** BEGIN Provided records **

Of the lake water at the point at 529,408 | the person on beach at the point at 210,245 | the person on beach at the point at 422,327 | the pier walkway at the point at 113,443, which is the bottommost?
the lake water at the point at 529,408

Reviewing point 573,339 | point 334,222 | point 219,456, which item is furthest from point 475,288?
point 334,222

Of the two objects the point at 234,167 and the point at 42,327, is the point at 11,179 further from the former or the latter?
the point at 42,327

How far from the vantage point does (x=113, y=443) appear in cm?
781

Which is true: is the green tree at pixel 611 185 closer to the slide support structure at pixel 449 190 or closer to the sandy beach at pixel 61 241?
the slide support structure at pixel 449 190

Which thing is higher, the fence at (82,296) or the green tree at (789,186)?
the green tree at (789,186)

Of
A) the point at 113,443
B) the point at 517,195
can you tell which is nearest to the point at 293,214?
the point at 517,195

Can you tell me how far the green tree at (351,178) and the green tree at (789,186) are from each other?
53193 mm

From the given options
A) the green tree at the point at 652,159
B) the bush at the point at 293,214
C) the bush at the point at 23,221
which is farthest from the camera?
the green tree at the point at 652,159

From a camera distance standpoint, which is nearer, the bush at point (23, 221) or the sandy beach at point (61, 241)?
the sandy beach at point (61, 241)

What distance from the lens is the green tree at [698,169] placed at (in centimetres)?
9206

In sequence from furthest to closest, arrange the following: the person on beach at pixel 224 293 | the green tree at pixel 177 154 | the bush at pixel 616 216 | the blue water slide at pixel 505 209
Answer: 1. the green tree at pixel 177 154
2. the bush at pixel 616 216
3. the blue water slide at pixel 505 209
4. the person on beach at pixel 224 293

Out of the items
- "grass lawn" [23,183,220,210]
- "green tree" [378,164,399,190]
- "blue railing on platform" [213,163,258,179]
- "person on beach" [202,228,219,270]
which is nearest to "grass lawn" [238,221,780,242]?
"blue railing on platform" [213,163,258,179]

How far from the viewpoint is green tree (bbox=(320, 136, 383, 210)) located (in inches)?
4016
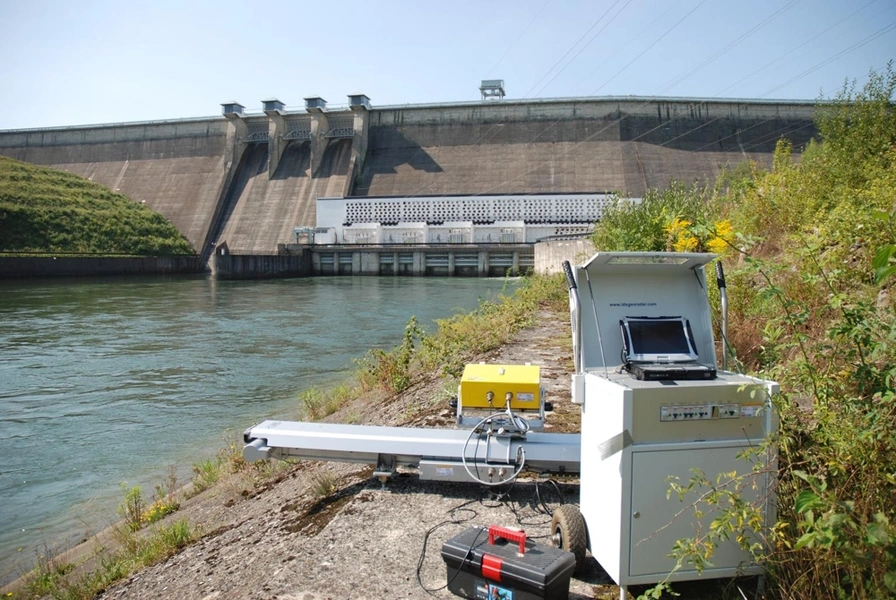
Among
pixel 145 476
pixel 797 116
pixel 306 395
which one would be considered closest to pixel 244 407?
pixel 306 395

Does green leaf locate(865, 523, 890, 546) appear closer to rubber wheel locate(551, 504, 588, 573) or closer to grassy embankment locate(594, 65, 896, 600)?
grassy embankment locate(594, 65, 896, 600)

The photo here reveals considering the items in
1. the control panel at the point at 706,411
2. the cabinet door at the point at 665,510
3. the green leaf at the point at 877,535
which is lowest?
the cabinet door at the point at 665,510

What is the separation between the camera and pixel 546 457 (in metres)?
3.69

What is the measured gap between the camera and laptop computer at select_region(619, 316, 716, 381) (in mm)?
2822

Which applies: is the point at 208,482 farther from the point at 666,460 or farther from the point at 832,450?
the point at 832,450

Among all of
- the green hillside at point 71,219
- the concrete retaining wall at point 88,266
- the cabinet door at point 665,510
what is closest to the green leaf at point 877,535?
the cabinet door at point 665,510

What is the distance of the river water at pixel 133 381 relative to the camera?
19.9ft

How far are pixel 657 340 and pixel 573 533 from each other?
932 millimetres

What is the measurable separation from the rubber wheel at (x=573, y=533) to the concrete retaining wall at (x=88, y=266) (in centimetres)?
3271

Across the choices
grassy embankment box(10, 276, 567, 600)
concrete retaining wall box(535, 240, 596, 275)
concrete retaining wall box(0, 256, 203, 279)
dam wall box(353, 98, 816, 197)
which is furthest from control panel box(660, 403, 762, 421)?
dam wall box(353, 98, 816, 197)

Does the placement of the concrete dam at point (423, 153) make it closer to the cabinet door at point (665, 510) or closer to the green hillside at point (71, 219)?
the green hillside at point (71, 219)

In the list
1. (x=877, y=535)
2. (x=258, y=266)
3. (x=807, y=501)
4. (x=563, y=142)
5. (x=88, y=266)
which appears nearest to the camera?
(x=877, y=535)

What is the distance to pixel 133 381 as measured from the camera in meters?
10.6

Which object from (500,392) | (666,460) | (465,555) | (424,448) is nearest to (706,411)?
(666,460)
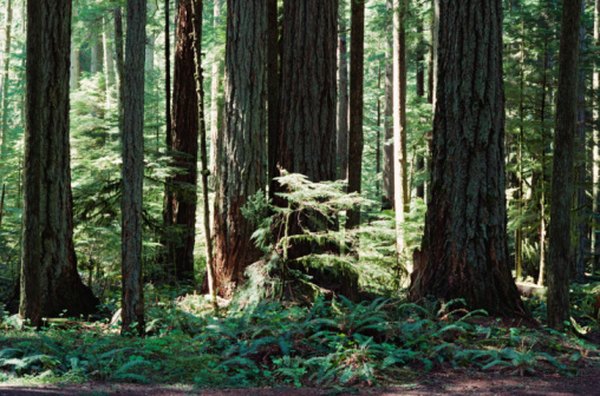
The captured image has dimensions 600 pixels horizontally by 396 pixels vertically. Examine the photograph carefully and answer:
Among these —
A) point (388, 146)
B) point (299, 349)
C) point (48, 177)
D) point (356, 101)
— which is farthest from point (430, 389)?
point (388, 146)

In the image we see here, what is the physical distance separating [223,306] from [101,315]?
1847 mm

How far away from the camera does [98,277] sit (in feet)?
39.6

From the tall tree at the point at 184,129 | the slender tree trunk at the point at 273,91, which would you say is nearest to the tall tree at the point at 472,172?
the slender tree trunk at the point at 273,91

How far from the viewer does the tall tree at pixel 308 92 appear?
9977mm

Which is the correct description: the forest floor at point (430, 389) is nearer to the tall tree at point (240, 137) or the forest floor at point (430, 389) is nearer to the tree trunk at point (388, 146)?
the tall tree at point (240, 137)

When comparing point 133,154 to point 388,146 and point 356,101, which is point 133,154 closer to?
point 356,101

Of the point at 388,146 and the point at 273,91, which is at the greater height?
the point at 388,146

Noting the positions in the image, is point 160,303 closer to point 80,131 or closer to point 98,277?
point 98,277

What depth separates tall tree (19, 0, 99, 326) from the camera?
8359mm

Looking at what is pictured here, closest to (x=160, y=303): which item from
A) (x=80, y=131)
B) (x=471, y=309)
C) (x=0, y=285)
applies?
(x=0, y=285)

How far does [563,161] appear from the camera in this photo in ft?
25.7

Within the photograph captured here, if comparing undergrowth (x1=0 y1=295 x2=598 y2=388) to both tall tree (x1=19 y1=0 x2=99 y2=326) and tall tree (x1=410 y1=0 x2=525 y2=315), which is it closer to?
tall tree (x1=410 y1=0 x2=525 y2=315)

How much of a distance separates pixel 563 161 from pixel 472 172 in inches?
43.4

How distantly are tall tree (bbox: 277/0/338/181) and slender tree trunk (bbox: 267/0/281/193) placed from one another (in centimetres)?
37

** END Provided records **

Set down every entry word for word, but omit the pictures.

Of the lake water at the point at 529,408 | the person on beach at the point at 210,245 | the person on beach at the point at 422,327 | the pier walkway at the point at 113,443, which is the bottommost?
the lake water at the point at 529,408

Reviewing point 573,339 | point 334,222 | point 219,456, which item is furthest from point 475,288?
point 334,222

Of the two objects the point at 234,167 and the point at 42,327, is the point at 11,179 further from the former or the latter?
the point at 42,327

How far from the vantage point does (x=113, y=443) appear in cm?
781

Which is true: is the green tree at pixel 611 185 closer to the slide support structure at pixel 449 190 or closer to the sandy beach at pixel 61 241?
the slide support structure at pixel 449 190

Which thing is higher, the fence at (82,296) or the green tree at (789,186)?
the green tree at (789,186)

Of
A) the point at 113,443
B) the point at 517,195
can you tell which is nearest to the point at 293,214?
the point at 517,195

Can you tell me how far the green tree at (351,178) and the green tree at (789,186) are from each other?
53193 mm

From the given options
A) the green tree at the point at 652,159
B) the bush at the point at 293,214
C) the bush at the point at 23,221
which is farthest from the camera?
the green tree at the point at 652,159

From a camera distance standpoint, which is nearer, the bush at point (23, 221) or the sandy beach at point (61, 241)?
the sandy beach at point (61, 241)

What distance from the lens is the green tree at [698,169] placed at (in centimetres)?
9206

In sequence from furthest to closest, arrange the following: the person on beach at pixel 224 293 | the green tree at pixel 177 154 | the bush at pixel 616 216 | the blue water slide at pixel 505 209
Answer: 1. the green tree at pixel 177 154
2. the bush at pixel 616 216
3. the blue water slide at pixel 505 209
4. the person on beach at pixel 224 293

Out of the items
- "grass lawn" [23,183,220,210]
- "green tree" [378,164,399,190]
- "blue railing on platform" [213,163,258,179]
- "person on beach" [202,228,219,270]
which is nearest to "grass lawn" [238,221,780,242]?
"blue railing on platform" [213,163,258,179]

How far from the viewpoint is green tree (bbox=(320, 136, 383, 210)) located (in inches)?
4016
Among
pixel 145 476
pixel 797 116
pixel 306 395
which one would be considered closest to pixel 244 407?
pixel 306 395

Does green leaf locate(865, 523, 890, 546) appear closer to rubber wheel locate(551, 504, 588, 573) or closer to grassy embankment locate(594, 65, 896, 600)?
grassy embankment locate(594, 65, 896, 600)

The photo here reveals considering the items in
1. the control panel at the point at 706,411
2. the cabinet door at the point at 665,510
3. the green leaf at the point at 877,535
which is lowest?
the cabinet door at the point at 665,510

What is the separation between the camera and pixel 546 457 (in metres)?
3.69

What is the measured gap between the camera and laptop computer at select_region(619, 316, 716, 381) (in mm)?
2822

Which applies: is the point at 208,482 farther from the point at 666,460 or farther from the point at 832,450?
the point at 832,450

Among all of
- the green hillside at point 71,219
- the concrete retaining wall at point 88,266
- the cabinet door at point 665,510
what is closest to the green leaf at point 877,535?
the cabinet door at point 665,510

What is the distance of the river water at pixel 133 381 relative to the camera?
19.9ft

How far are pixel 657 340 and pixel 573 533 from each other?
932 millimetres

What is the measurable separation from the rubber wheel at (x=573, y=533) to the concrete retaining wall at (x=88, y=266) (in centimetres)?
3271

Across the choices
grassy embankment box(10, 276, 567, 600)
concrete retaining wall box(535, 240, 596, 275)
concrete retaining wall box(0, 256, 203, 279)
dam wall box(353, 98, 816, 197)
which is furthest from control panel box(660, 403, 762, 421)?
dam wall box(353, 98, 816, 197)

Does the placement of the concrete dam at point (423, 153) make it closer to the cabinet door at point (665, 510) or closer to the green hillside at point (71, 219)?
the green hillside at point (71, 219)

In the list
1. (x=877, y=535)
2. (x=258, y=266)
3. (x=807, y=501)
4. (x=563, y=142)
5. (x=88, y=266)
which appears nearest to the camera?
(x=877, y=535)

What is the distance to pixel 133 381 as measured from the camera in meters?
10.6

Which object from (500,392) | (666,460) | (465,555) | (424,448) is nearest to (706,411)?
(666,460)
The captured image has dimensions 600 pixels horizontally by 396 pixels vertically. Examine the photograph carefully and answer:
Among these —
A) point (388, 146)
B) point (299, 349)
C) point (48, 177)
D) point (356, 101)
— which is farthest from point (430, 389)?
point (388, 146)

In the image we see here, what is the physical distance separating [223,306] from [101,315]?
1847 mm

How far away from the camera does [98,277] sit (in feet)?
39.6

From the tall tree at the point at 184,129 | the slender tree trunk at the point at 273,91, which would you say is nearest to the tall tree at the point at 472,172?
the slender tree trunk at the point at 273,91

How far from the viewer does the tall tree at pixel 308 92 appear?
9977mm

Which is the correct description: the forest floor at point (430, 389) is nearer to the tall tree at point (240, 137) or the forest floor at point (430, 389) is nearer to the tree trunk at point (388, 146)?
the tall tree at point (240, 137)

When comparing point 133,154 to point 388,146 and point 356,101, which is point 133,154 closer to?
point 356,101

Of the point at 388,146 and the point at 273,91, which is at the greater height?
the point at 388,146

Noting the positions in the image, is point 160,303 closer to point 80,131 or closer to point 98,277?
point 98,277

What depth separates tall tree (19, 0, 99, 326) from the camera?
8359mm

Looking at what is pictured here, closest to (x=160, y=303): which item from
A) (x=80, y=131)
B) (x=471, y=309)
C) (x=0, y=285)
applies?
(x=0, y=285)

How far does [563,161] appear from the camera in this photo in ft?
25.7

Within the photograph captured here, if comparing undergrowth (x1=0 y1=295 x2=598 y2=388) to both tall tree (x1=19 y1=0 x2=99 y2=326) and tall tree (x1=410 y1=0 x2=525 y2=315), which is it closer to?
tall tree (x1=410 y1=0 x2=525 y2=315)

How much of a distance separates pixel 563 161 from pixel 472 172 in inches?
43.4

How distantly are tall tree (bbox: 277/0/338/181) and slender tree trunk (bbox: 267/0/281/193) placed from one another (in centimetres)?
37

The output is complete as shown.